Task item: Scan the lines below for "themes" and copy the matches.

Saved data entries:
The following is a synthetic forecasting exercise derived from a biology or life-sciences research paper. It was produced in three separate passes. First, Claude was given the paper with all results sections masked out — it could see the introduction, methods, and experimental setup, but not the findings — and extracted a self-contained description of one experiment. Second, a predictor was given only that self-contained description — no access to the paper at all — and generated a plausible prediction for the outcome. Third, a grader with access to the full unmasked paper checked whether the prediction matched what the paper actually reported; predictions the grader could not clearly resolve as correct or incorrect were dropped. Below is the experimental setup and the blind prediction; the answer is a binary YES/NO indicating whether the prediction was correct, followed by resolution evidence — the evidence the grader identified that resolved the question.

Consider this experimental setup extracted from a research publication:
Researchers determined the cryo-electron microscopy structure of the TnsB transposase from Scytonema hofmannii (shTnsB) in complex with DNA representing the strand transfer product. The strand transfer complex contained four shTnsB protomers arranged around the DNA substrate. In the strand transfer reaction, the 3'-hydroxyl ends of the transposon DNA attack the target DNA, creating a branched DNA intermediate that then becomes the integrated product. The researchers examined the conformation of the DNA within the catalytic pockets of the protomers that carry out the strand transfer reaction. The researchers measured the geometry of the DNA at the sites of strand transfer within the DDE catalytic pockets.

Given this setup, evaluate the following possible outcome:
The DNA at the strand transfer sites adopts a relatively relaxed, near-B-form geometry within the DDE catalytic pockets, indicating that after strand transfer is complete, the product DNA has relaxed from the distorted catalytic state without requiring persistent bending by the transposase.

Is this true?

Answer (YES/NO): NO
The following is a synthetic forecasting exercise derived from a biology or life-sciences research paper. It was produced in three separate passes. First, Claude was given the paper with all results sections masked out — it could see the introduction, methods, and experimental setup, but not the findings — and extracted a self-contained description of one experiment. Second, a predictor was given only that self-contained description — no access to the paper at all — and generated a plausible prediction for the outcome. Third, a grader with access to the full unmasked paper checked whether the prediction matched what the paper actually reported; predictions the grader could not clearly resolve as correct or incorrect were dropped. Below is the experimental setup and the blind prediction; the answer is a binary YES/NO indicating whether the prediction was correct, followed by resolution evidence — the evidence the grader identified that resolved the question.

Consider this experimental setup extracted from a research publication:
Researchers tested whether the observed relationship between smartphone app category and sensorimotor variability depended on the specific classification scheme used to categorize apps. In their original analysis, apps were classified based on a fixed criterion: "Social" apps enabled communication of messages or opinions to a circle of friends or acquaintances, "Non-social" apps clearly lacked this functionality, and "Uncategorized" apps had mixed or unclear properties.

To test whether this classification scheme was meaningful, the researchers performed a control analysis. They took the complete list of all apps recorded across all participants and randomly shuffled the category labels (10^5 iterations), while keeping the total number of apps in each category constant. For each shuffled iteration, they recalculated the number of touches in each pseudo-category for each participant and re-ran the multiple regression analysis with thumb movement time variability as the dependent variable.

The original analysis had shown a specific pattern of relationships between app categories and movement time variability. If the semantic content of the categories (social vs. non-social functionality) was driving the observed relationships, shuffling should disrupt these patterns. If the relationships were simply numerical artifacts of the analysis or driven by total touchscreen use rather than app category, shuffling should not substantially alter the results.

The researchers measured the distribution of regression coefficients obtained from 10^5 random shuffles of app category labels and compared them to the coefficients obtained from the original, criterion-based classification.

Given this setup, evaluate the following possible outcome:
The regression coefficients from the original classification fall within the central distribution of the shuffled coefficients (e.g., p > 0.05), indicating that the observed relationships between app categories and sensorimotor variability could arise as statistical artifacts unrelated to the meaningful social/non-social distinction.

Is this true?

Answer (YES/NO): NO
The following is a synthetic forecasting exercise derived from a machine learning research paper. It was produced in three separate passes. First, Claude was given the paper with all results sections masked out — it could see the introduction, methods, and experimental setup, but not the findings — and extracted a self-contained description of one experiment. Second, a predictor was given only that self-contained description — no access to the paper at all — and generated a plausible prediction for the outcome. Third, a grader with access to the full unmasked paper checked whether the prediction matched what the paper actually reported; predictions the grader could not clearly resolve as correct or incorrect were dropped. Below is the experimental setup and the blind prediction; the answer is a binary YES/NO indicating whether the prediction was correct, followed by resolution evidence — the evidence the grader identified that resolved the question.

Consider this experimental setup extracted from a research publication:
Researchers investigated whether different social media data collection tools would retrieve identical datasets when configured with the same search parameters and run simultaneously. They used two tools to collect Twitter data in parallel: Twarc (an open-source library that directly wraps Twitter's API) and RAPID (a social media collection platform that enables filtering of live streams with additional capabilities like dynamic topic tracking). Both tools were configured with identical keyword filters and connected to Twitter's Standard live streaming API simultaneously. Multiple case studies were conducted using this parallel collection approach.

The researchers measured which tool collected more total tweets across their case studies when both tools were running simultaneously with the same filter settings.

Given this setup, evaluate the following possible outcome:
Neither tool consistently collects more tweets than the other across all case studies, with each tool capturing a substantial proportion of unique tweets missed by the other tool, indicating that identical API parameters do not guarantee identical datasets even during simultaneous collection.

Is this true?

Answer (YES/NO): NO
* * *
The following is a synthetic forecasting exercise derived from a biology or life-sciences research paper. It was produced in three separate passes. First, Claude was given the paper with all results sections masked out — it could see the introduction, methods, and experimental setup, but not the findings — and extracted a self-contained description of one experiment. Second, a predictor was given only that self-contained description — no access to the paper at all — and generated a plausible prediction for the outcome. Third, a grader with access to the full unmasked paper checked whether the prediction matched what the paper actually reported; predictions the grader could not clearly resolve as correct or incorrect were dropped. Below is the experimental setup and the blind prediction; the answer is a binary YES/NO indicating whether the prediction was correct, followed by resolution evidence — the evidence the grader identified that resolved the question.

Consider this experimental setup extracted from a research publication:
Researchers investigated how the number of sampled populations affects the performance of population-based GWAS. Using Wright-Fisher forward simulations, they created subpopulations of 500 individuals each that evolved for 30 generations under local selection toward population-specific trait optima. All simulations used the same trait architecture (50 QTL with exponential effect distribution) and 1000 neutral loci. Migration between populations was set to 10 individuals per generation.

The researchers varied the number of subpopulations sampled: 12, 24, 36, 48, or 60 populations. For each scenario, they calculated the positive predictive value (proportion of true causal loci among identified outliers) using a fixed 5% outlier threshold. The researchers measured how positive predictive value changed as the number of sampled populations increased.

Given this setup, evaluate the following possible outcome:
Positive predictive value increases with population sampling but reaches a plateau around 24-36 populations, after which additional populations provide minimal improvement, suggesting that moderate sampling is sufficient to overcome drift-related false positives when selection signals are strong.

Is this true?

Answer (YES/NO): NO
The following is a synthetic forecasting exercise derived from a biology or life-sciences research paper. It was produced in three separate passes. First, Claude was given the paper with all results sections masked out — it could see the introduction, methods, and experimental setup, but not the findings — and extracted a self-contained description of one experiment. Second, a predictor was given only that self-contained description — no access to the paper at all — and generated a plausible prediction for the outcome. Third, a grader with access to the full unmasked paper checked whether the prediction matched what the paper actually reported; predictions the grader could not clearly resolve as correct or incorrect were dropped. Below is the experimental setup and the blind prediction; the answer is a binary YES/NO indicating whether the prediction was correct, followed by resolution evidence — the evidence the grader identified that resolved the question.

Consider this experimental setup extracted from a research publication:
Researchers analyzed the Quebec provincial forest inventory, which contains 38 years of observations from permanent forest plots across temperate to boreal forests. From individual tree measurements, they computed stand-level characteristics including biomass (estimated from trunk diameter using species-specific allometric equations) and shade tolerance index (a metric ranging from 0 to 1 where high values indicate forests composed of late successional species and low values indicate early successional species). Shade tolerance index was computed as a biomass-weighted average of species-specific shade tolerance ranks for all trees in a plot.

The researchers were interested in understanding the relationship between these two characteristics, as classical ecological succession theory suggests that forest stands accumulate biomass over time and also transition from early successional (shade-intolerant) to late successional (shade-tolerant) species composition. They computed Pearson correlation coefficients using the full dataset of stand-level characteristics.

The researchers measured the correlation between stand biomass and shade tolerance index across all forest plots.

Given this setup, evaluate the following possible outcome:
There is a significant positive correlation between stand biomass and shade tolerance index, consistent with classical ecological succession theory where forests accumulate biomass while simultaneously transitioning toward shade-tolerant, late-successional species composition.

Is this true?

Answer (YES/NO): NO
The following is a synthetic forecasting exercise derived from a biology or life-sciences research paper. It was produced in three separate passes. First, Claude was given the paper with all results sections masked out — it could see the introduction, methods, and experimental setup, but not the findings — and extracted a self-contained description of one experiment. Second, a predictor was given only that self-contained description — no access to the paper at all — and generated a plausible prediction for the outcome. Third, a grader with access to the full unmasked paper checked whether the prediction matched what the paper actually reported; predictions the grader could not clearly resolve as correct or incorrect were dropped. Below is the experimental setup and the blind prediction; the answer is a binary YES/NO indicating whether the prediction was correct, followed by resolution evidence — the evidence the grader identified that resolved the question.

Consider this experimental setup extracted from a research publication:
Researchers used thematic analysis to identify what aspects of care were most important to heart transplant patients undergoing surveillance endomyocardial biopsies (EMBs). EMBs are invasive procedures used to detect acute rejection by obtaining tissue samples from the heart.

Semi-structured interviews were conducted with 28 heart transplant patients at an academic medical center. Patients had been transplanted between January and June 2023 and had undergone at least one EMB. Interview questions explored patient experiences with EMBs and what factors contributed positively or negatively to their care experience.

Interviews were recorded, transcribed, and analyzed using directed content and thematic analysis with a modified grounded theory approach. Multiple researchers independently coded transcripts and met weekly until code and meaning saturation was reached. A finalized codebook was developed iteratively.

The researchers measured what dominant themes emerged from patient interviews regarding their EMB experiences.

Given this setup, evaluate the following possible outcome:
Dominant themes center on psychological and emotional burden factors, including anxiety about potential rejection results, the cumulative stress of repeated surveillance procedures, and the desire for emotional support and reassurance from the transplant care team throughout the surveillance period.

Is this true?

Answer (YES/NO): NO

Reply to the task:
The researchers measured what dominant themes emerged from patient interviews regarding their EMB experiences.
Dominant themes center on psychological and emotional burden factors, including anxiety about potential rejection results, the cumulative stress of repeated surveillance procedures, and the desire for emotional support and reassurance from the transplant care team throughout the surveillance period.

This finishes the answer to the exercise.